Text under study:
= = = = = = =
If you just care to look up, the sky's teeming with stars, constellations and planets that are waiting to be explored.
All of us have stopped and stared at one point or another at the night sky. Deep purple or midnight blue, pitch black or wicked grey, the multitude of stars and the clear moon has left generations of men awestruck at Nature's beauty. Yet, how many of us know what a nebula is? Or how to judge the age of a star? Do we know all our constellations off the top or our head? How many of us take the sky seriously and perhaps even own a telescope? Or is it just something we do when we are ‘stressed' or ‘overwhelmed' with the worldly happenings on planet Earth?
The Birla Planetarium is a storehouse of resources — technology to help the common man decipher the skies and the manpower to explain every little step to you along the way. Extremely affordable and accessible, it is perhaps the city's greatest weapon in its attempts to understand what happens once the sun goes down and the birds fly back to their nests. We caught up with Dr. P Iyamperumal, Executive Director of the planetarium and he unravelled the mysteries of the skies for us. For the amateur astronomer as well as the aspiring, for the newly inducted as well as for the experienced, here is a quick guide to the sky – what was, what is and what is going to be.
What are the important events of the year gone by?
Last year saw two solar eclipses and two lunar eclipses, meteor showers and a Sun spot cycle. There was also a super moon where the moon appears to be bigger to the naked eye.
How aware is the youth about the sky and astronomy as both a science and a hobby?
The public in general and the youth in particular are not very aware of what the sky has to offer. To bridge this gap between availability of knowledge and interest to pursue it, we conduct courses for the public on weekends as well as camps during the holidays. This way, a few more people know what lies above them.
Tell us some simple steps to stargazing.
Star gazing can be self-taught or learnt but there are some basic precautions to be followed. Do not look at the sky during the day whether it be through the telescope or the naked eye. It will have a direct negative impact on you. Wait till nightfall and then ensure that you are viewing the sky safely, without causing damage to yourself or to the sky (through light pollution, etc).
= = = = = = =
Given entries:
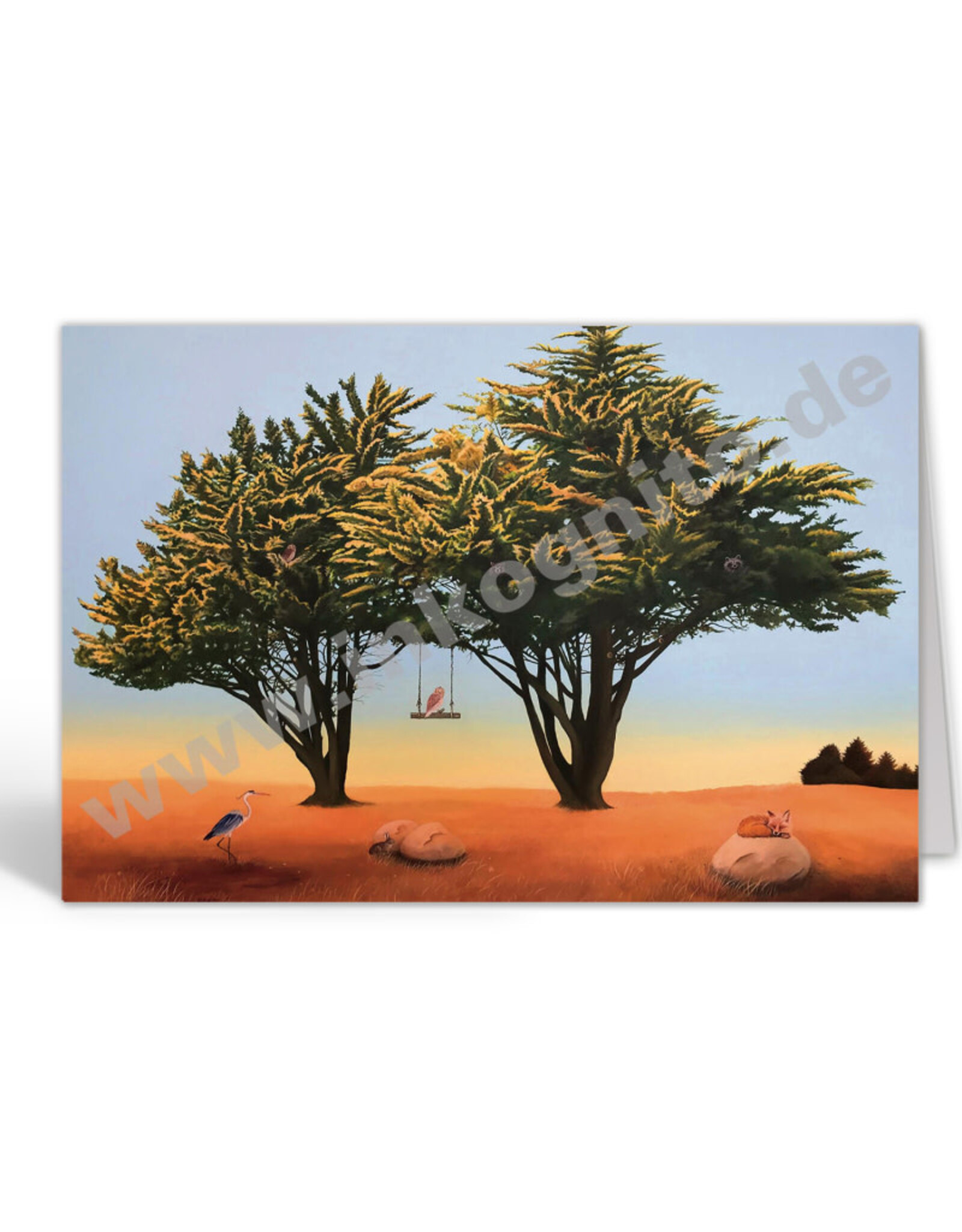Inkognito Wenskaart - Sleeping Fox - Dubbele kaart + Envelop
= = = = = = =
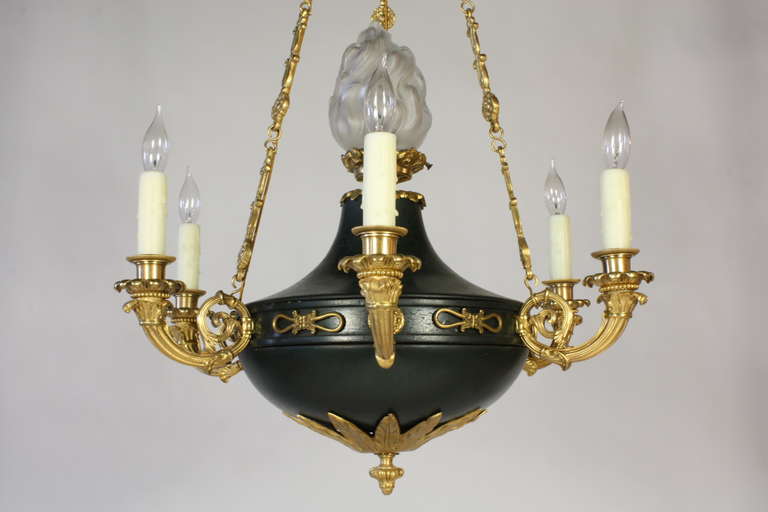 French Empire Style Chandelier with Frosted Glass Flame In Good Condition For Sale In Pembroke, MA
= = = = = = =
Task list:
1 – In the planetarium interview, reproduce verbatim everything from "The Birla Planetarium" down to "to the naked eye.".
2 – Name each astronomical event that the planetarium interview says took place in the year gone by.

Answer set:
1 –
The Birla Planetarium is a storehouse of resources — technology to help the common man decipher the skies and the manpower to explain every little step to you along the way. Extremely affordable and accessible, it is perhaps the city's greatest weapon in its attempts to understand what happens once the sun goes down and the birds fly back to their nests. We caught up with Dr. P Iyamperumal, Executive Director of the planetarium and he unravelled the mysteries of the skies for us. For the amateur astronomer as well as the aspiring, for the newly inducted as well as for the experienced, here is a quick guide to the sky – what was, what is and what is going to be.
What are the important events of the year gone by?
Last year saw two solar eclipses and two lunar eclipses, meteor showers and a Sun spot cycle. There was also a super moon where the moon appears to be bigger to the naked eye.

2 –
- Two solar eclipses
- Two lunar eclipses
- Meteor showers
- A Sun spot cycle
- A super moon